For the last couple of years, I’ve planned to take out the butterfly bush that anchors the northern end of the sunny border and replace it with the perfect small tree or shrub. It can be tall but can’t be too wide lest it impinge on the neighbors’ driveway, which they are very proud of and guard jealously. Ideally, it would be a native that supports lots of wildlife AND has at least two-season interest.
Well, perfect is the enemy of the good, as we all know, and I’ve been paralyzed. Here are just a few of the possibilities.
The first is probably too big:
Ilex vomitoria commonly known as Yaupon is native to a variety of areas including sandy woods, dunes, open fields, forest edges and wet swamps, often along the coastal plain and maritime forests, from Virginia to Florida, Arkansas and Texas. This is a thicket-forming, broadleaf evergreen shrub or small tree that typically grows in an upright, irregularly branched form to 10-20’ tall and to 10’ wide, but may grow taller in optimum conditions. Elliptic to ovate-oblong, leathery, glossy, evergreen, dark green leaves (to 1.5” long) have toothed margins. Small greenish-white flowers appear on male and female plants in spring (April). Flowers are fragrant but generally inconspicuous. Pollinated flowers on female plants give way to berry-like red (infrequently yellow) fruits 1/4” diameter) which ripen in fall and persist into winter. Birds are attracted to the fruit. -Missouri Botanical Garden
The second is one that Anne Little had recommended for the back garden:
Magnolia virginiana, commonly called sweet bay magnolia, is native to the southeastern United States north along the Atlantic coast to New York. In the northern part of its cultivated growing range, it typically grows as either a 15-20′ tall tree with a spreading, rounded crown or as a shorter, suckering, open, multi-stemmed shrub. In the deep South, it is apt to be more tree-like, sometimes growing to 60′ tall. Features cup-shaped, sweetly fragrant (lemony), 9-12 petaled, creamy white, waxy flowers (2-3″ diameter) which appear in mid-spring and sometimes continue sporadically throughout the summer. Oblong-lanceolate shiny green foliage is silvery beneath. Foliage is evergreen to semi-evergreen in the South, but generally deciduous in the St. Louis area. Cone-like fruits with bright red seeds mature in fall and can be showy. See also Magnolia virginiana var. australis which primarily differs from the species by being somewhat taller, having more fragrant flowers and being more likely to be evergreen. -Missouri Botanical Garden
It’s said to prefer moist soils but everyone claims that once it’s established it would be fine through a Virginia summer. But does it have more than spring interest? And, 60 feet tall?? Though I’ve also read that it’s easily pruned.

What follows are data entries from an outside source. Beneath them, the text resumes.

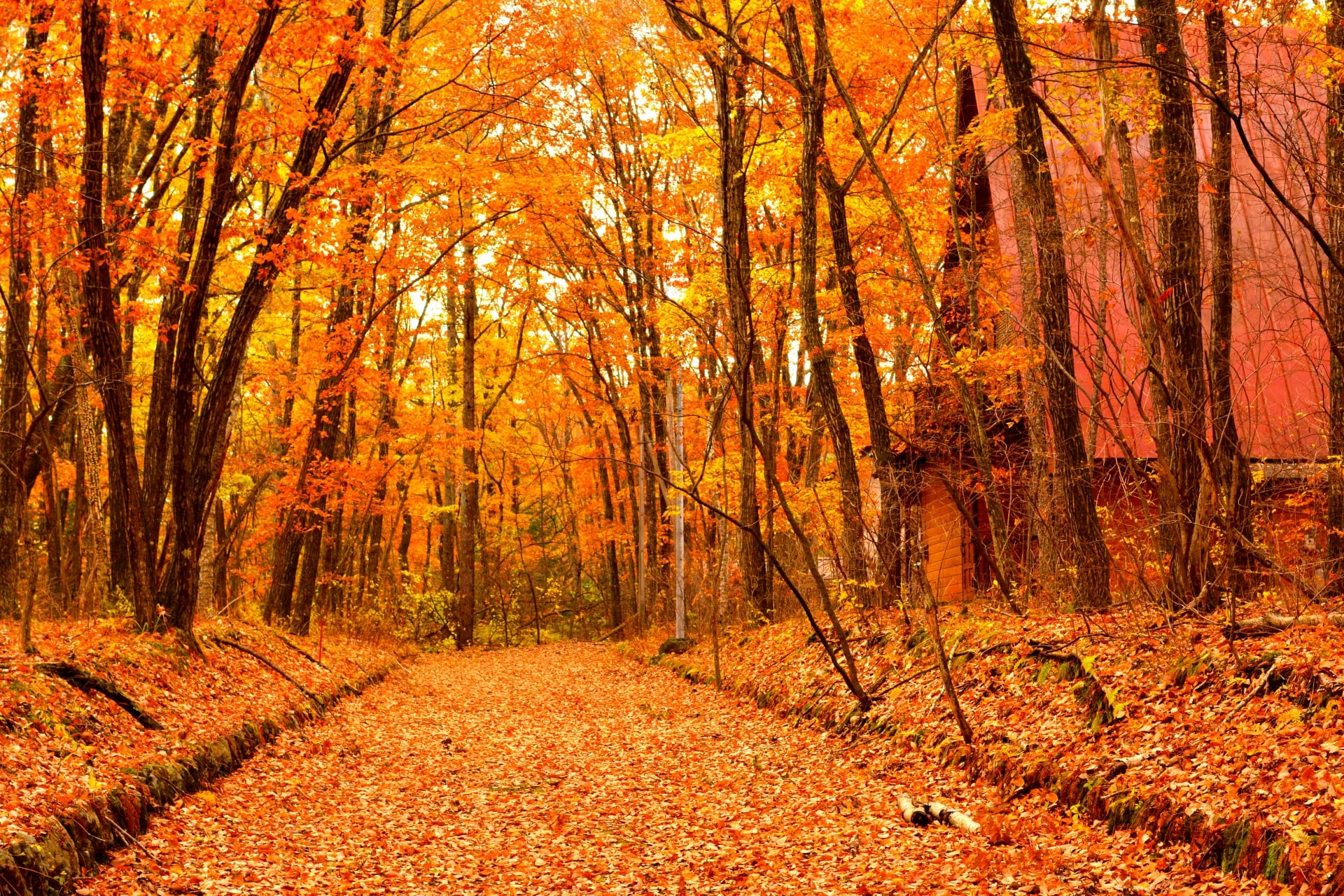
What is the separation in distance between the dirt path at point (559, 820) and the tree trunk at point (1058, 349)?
2.91 meters

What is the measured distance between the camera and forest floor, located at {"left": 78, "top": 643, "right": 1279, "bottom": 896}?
18.2ft

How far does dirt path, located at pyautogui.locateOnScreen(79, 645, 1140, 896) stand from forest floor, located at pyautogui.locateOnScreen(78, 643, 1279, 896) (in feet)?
0.07

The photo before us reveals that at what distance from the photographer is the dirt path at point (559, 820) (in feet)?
19.0

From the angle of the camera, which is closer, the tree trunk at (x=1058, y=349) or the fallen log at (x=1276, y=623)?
the fallen log at (x=1276, y=623)

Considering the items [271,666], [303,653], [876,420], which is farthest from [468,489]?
[876,420]

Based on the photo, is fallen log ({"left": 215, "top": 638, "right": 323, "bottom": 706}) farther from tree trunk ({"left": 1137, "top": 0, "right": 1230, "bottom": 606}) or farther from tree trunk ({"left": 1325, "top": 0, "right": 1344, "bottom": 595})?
tree trunk ({"left": 1325, "top": 0, "right": 1344, "bottom": 595})

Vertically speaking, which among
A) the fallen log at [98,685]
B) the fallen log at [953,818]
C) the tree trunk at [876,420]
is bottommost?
the fallen log at [953,818]

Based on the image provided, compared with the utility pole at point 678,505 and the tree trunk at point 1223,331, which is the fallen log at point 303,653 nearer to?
the utility pole at point 678,505

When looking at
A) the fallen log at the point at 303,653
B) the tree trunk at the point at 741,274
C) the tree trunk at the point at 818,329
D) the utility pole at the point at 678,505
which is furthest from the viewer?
the utility pole at the point at 678,505

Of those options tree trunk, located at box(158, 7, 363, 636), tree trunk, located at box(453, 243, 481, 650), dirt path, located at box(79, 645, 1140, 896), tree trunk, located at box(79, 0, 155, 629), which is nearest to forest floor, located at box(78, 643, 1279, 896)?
dirt path, located at box(79, 645, 1140, 896)

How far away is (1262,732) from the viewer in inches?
215

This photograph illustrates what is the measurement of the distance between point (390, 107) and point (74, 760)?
11831 millimetres

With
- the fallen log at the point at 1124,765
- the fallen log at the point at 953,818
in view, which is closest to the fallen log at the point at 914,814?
the fallen log at the point at 953,818

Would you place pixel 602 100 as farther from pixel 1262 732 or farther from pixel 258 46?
pixel 1262 732
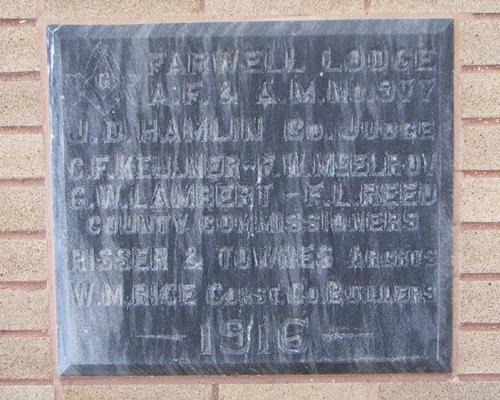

Doug Tallamy recommends the native black cherry because it is a host plant for so much “vertebrate and invertebrate wildlife.” However, a Dave’s Garden poster says:
In the garden or small property, I give this thumbs-down. It does not make an ornamental specimen, even in full bloom. The flowers are tiny and I don’t find them at all showy. I also find them mildly malodorous. The foliage is consistently troubled by tent caterpillars and webworms, and the twigs are commonly disfigured by black knot.
Like most cherries, it has thirsty, competitive roots. It self-sows weedily and aggressively. The wood is brittle and presents a hazard when it breaks. And the cherries stain everything black when they fall, those that the birds leave. Read more: http://davesgarden.com/guides/pf/go/2519/#ixzz38gH65R00
Tallamy also recommends a river birch, but they suck up all the water and get too big for my space.
Now, I do love crabapples, and he says that the non-native species seem to attract just as many creatures as the natives do, so maybe that’s the way to go. Maybe Michael Dirr can recommend a small variety.
At least I have a silver (?) maple and a white oak, which both host myriad species. I have yet to see a moth on the oak tree, but on the other hand I’ve only just started looking.